Jewish couples who were initially unaware of the mikveh practice, and who learned about it and incorporated it into their lives, report that the genius of this practice is so great that no human mind could have invented it. Indeed, modern therapists have taken a clue from the Torah and are recommending a cyclical on-off period for married couples. It gives the woman a break during the time when she is most physically uncomfortable. And it removes the ever-present question of waiting for “the moment” to strike.
This also helps maximize the potential for procreation. Studies show that ovulation – the most fertile time of a woman’s cycle – occurs precisely at the time the woman goes to the mikveh.
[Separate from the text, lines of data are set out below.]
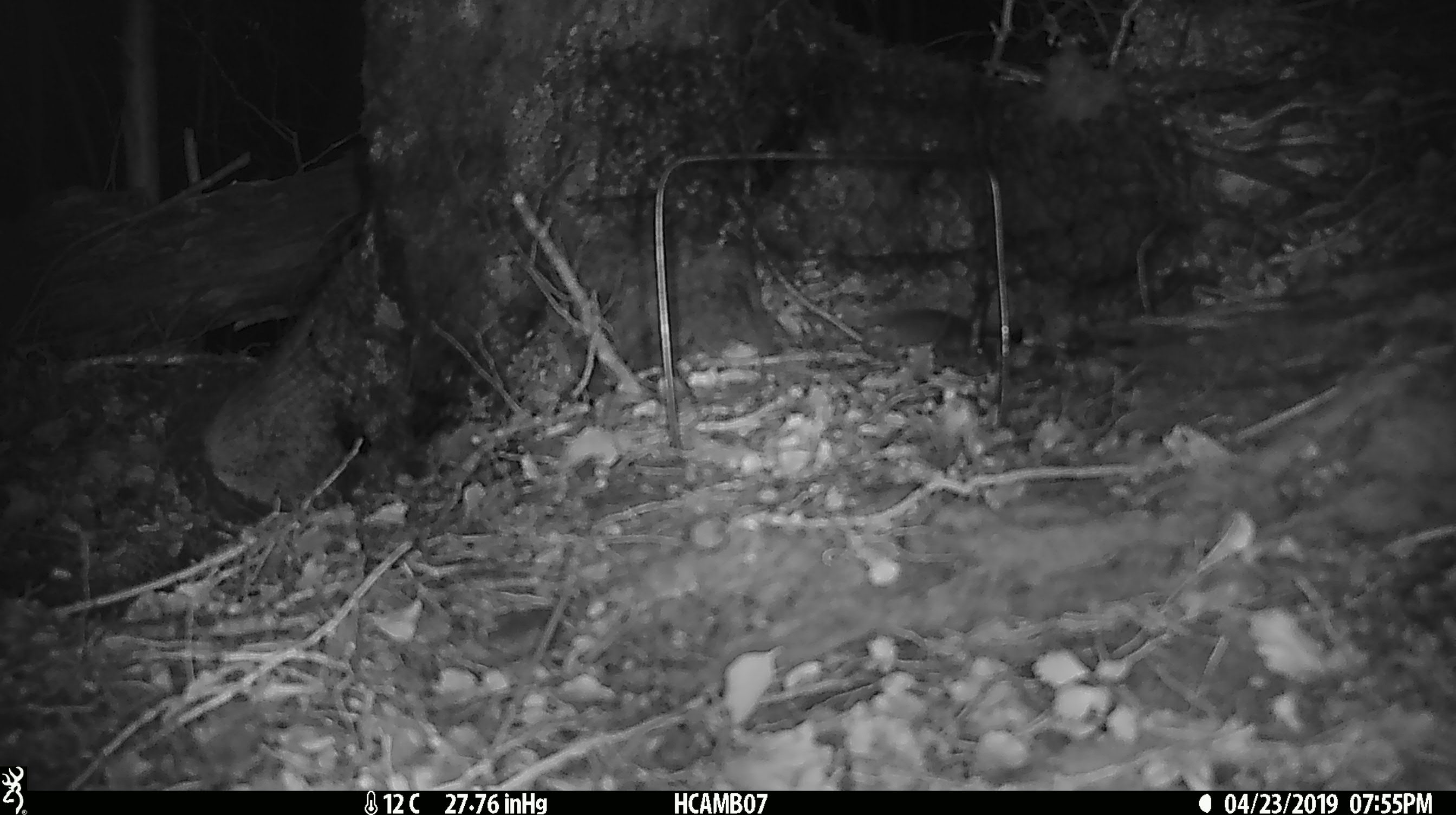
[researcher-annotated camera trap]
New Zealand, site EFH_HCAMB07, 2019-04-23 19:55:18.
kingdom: Animalia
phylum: Chordata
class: Mammalia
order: Rodentia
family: Muridae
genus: Mus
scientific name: Mus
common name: mouse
Mouse (Mus).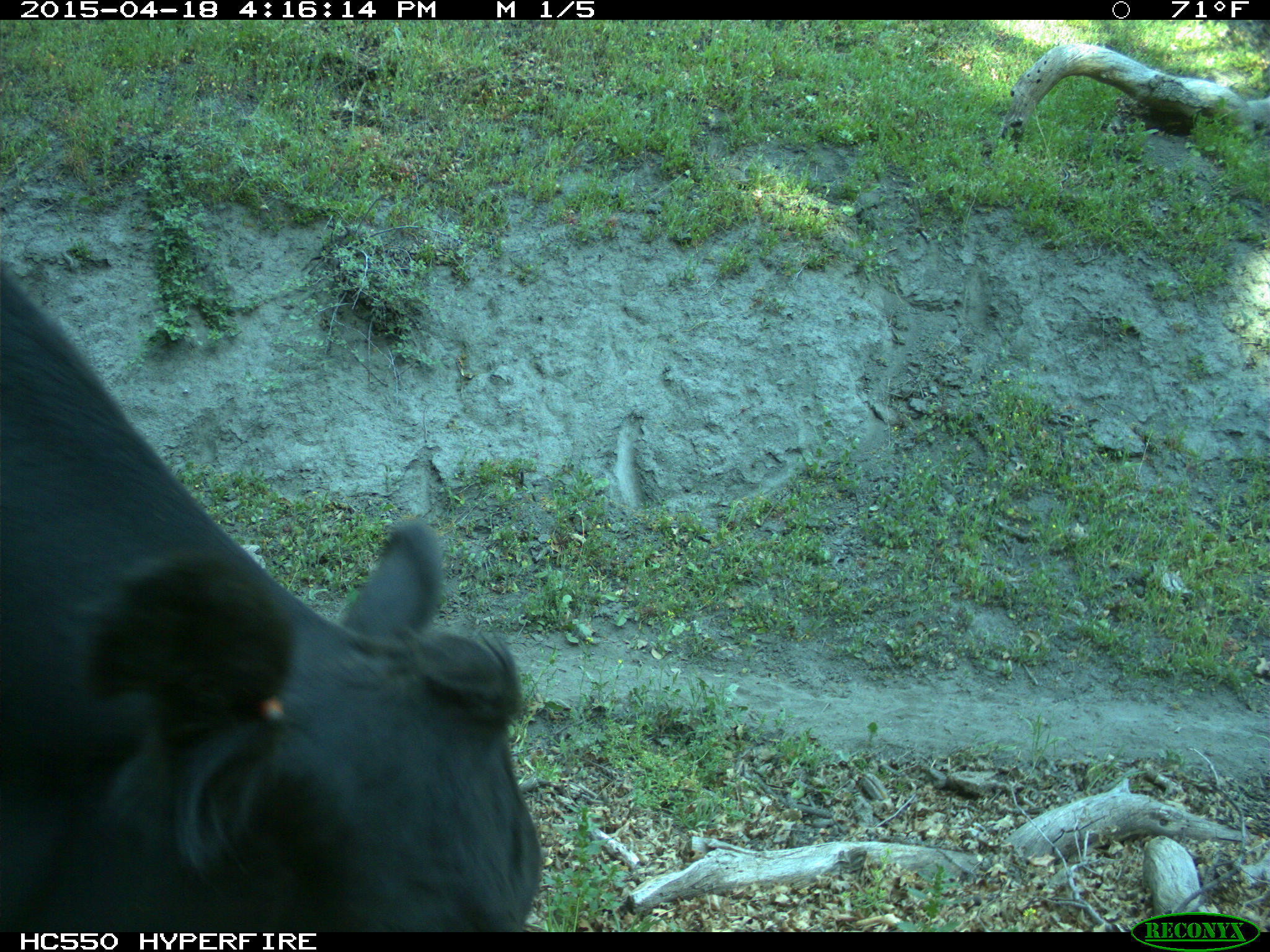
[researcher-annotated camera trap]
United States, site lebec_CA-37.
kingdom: Animalia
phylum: Chordata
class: Mammalia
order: Artiodactyla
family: Bovidae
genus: Bos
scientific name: Bos taurus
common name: domestic cow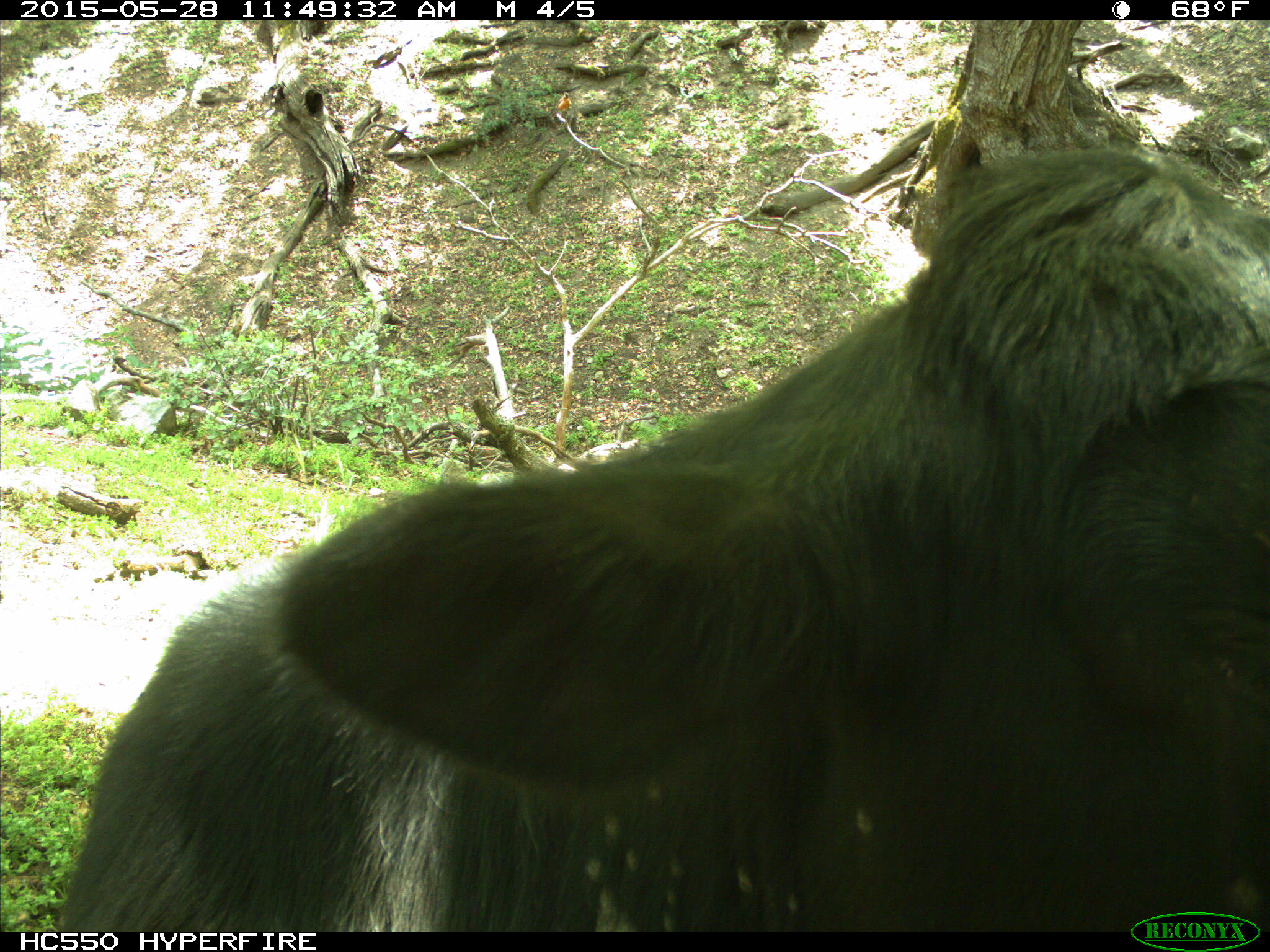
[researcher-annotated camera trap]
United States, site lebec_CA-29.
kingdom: Animalia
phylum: Chordata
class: Mammalia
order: Artiodactyla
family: Bovidae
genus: Bos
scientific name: Bos taurus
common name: domestic cow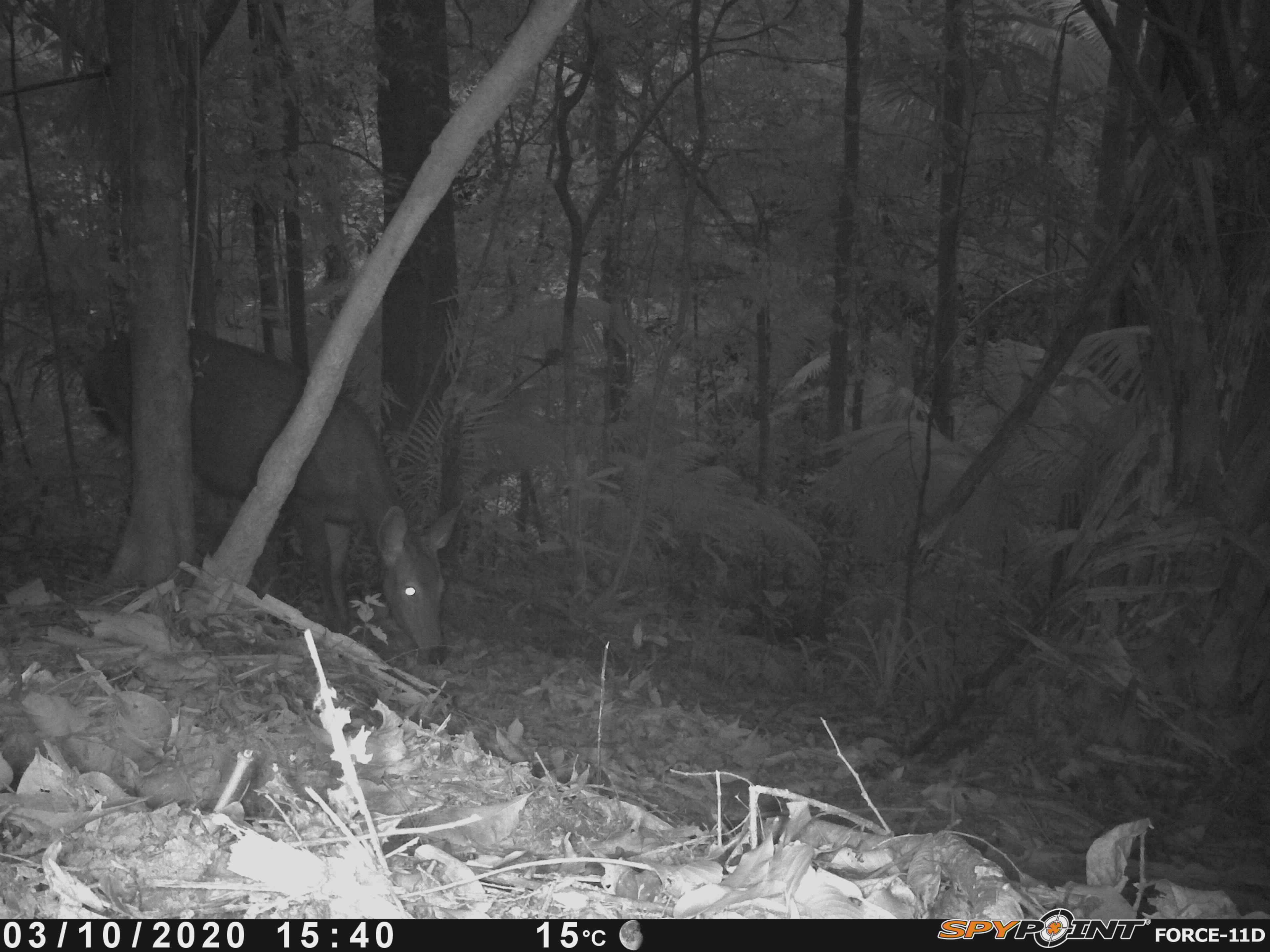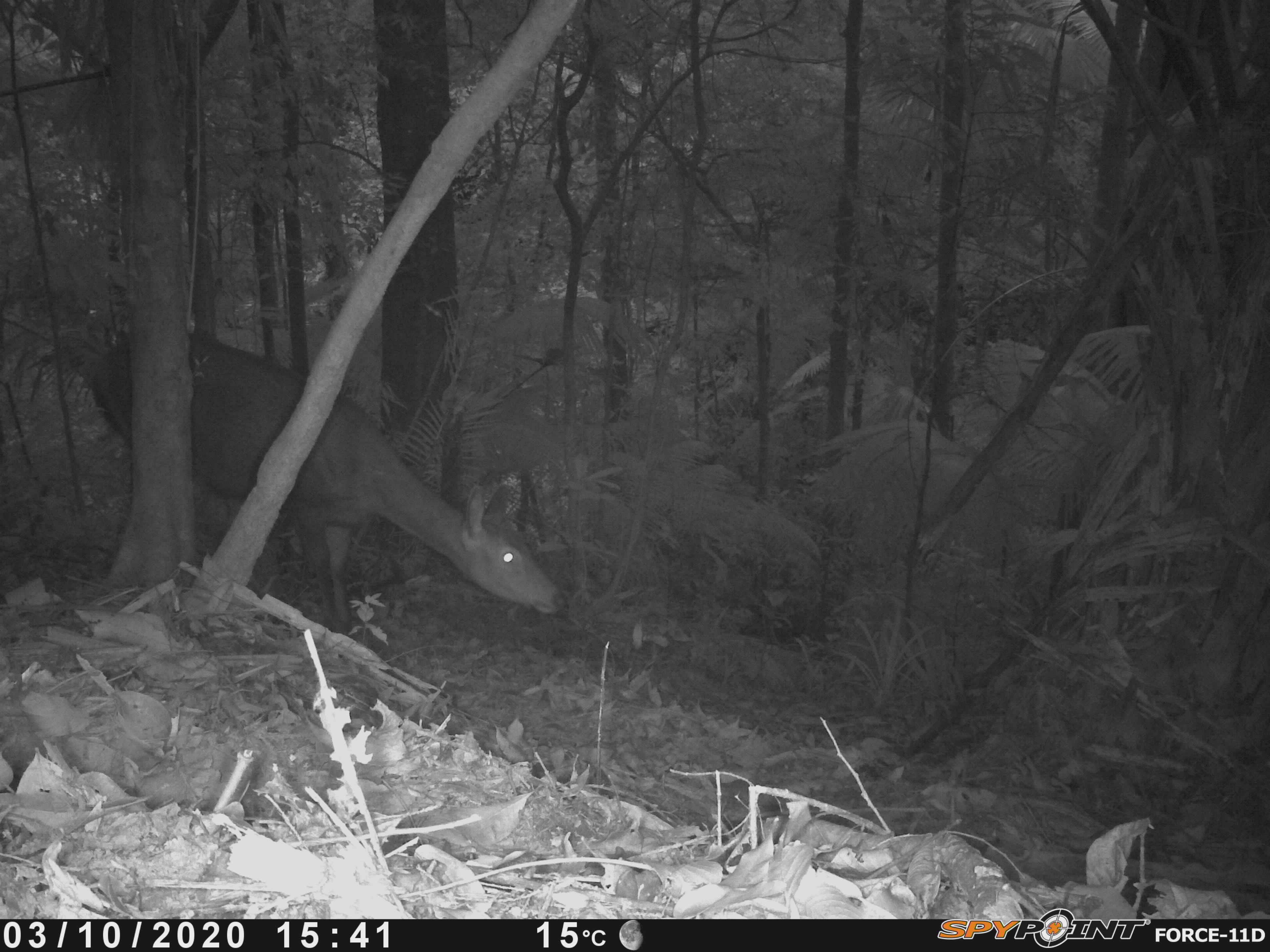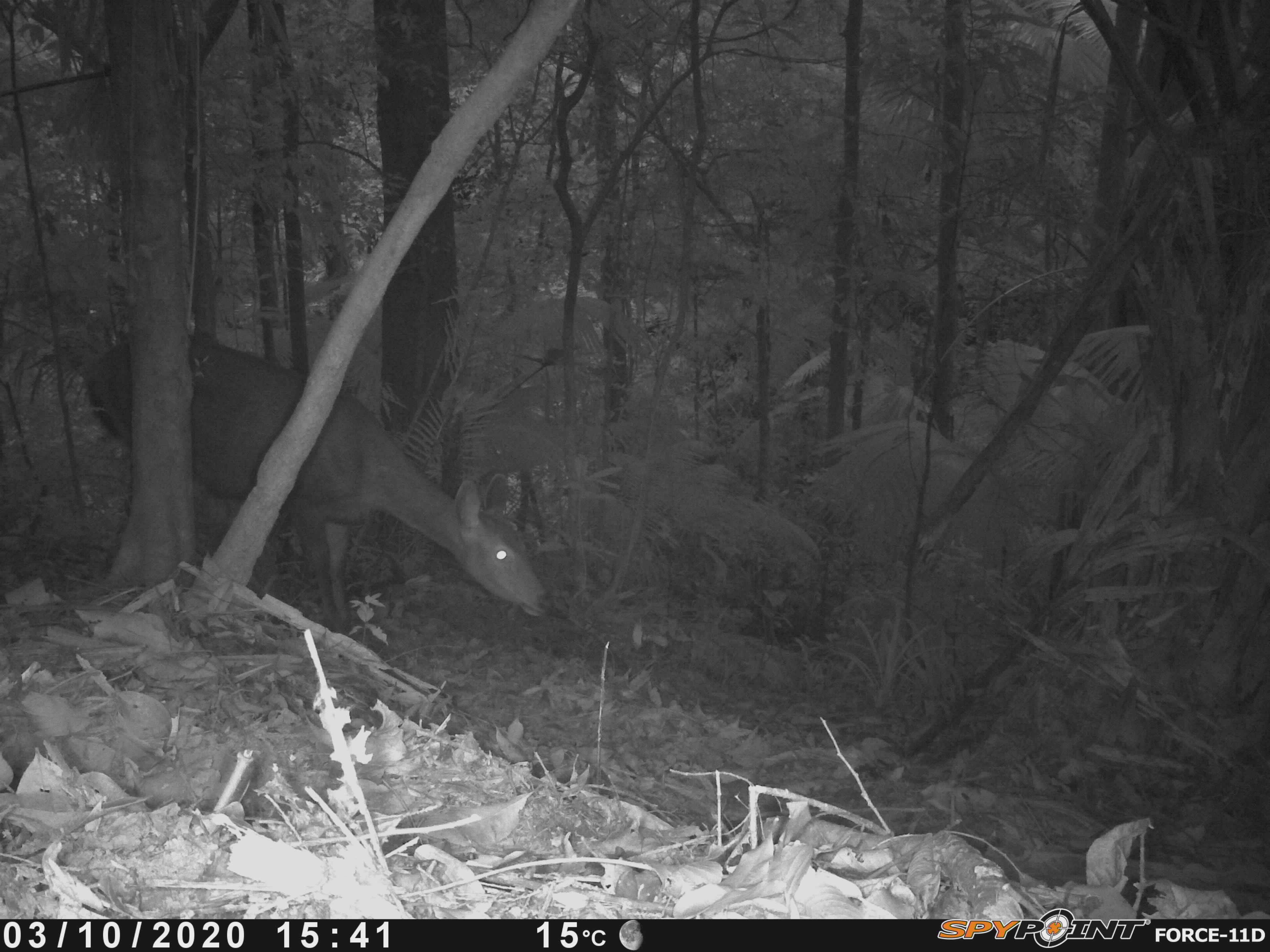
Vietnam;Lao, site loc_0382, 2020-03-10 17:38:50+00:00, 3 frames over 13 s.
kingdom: Animalia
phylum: Chordata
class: Mammalia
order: Artiodactyla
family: Cervidae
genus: Rusa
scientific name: Rusa unicolor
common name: sambar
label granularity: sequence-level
The observance of Taharat Hamishpacha (lit: “family purity”) has been a central feature of Jewish life for millennia. Indeed, Jewish law mandates that even before a town’s synagogue is built, a mikveh must first be established.One finds mikvehs in medieval Spain, in ancient Italy and in the famed desert outpost of Masada. In fact the single most decisive element archaeologists use in determining whether or not an unearthed settlement is Jewish is the presence of a mikveh.